24-25 January 2011. IFAD organised an International Conference on “New Directions for Smallholder Agriculture” in Rome, Italy to discuss the future of some 500 million smallholders. In much of Africa and South Asia, small farms still account for the largest share of agricultural output.
The conference was an opportunity to examine various options facing the smallholders; what support can be extended to them and by whom; how far can they really become the engine for sustainable development of developing countries. It was also an opportunity to learn from each other, compare and contrast successes and see what institutional, political and economic support is needed to ensure a better future for the smallholders, within and outside agriculture.

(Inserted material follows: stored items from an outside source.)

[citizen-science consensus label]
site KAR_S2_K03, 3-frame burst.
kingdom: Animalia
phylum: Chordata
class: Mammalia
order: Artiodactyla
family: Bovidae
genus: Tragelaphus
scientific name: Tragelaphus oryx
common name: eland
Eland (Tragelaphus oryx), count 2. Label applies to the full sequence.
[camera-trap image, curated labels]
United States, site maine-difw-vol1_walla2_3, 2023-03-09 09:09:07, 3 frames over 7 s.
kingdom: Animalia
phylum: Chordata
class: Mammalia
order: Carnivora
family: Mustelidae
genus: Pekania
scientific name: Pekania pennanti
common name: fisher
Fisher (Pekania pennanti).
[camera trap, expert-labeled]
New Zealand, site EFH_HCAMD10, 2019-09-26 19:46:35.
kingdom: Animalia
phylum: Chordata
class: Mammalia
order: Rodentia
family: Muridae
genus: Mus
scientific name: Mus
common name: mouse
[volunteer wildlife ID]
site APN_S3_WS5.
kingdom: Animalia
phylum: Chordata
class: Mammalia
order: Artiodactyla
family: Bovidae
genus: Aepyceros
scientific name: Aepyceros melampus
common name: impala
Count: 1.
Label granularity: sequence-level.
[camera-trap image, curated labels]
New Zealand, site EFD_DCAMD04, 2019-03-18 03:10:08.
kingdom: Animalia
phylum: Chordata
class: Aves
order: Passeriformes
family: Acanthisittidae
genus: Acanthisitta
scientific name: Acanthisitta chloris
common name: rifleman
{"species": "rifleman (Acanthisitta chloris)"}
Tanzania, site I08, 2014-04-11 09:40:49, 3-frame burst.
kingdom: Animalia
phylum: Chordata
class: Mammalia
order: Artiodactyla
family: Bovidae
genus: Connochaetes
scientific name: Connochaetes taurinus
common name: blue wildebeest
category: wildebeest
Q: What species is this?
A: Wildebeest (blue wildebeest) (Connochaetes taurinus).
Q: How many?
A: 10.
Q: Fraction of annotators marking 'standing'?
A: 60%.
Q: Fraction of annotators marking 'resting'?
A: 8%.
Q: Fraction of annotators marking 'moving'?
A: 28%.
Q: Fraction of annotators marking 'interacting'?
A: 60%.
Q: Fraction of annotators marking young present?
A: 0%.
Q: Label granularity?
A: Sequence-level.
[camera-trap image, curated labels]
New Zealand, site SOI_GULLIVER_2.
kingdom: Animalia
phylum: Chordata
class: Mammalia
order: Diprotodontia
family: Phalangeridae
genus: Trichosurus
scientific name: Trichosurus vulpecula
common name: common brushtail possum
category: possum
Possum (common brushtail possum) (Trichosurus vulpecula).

Papers presented at the conference focused on regional diversities and the technical, financial and institutional environments which will determine their future. Will the smallholders survive in the future in the way we envisage today? What should be the new directions if they are to change to accommodate changing global environment?
Some interesting background papers:
- Financing smallholder farmers and rural entrepreneurs in the Near East and North Africa by Thierry Mahieux, Omer Zafar, and Mylène Kherallah
- Sub-Saharan Africa: The state of smallholders in agriculture by Geoffrey Livingston, Steven Schonberger and Sara Delaney
- The Ethiopian experience on micro insurance by Nahu-Senaye Araya, CEO, Nyala Insurances
New realities, new challenges:
new opportunities for tomorrow's generation
The Rural Poverty Report 2011 provides a coherent and comprehensive look at rural poverty, its global consequences and the prospects for eradicating it.
Released on 6 December 2010, the report contains updated estimates by IFAD regarding how many rural poor people there are in the developing world, poverty rates in rural areas, and the percentage of poor people residing in rural areas.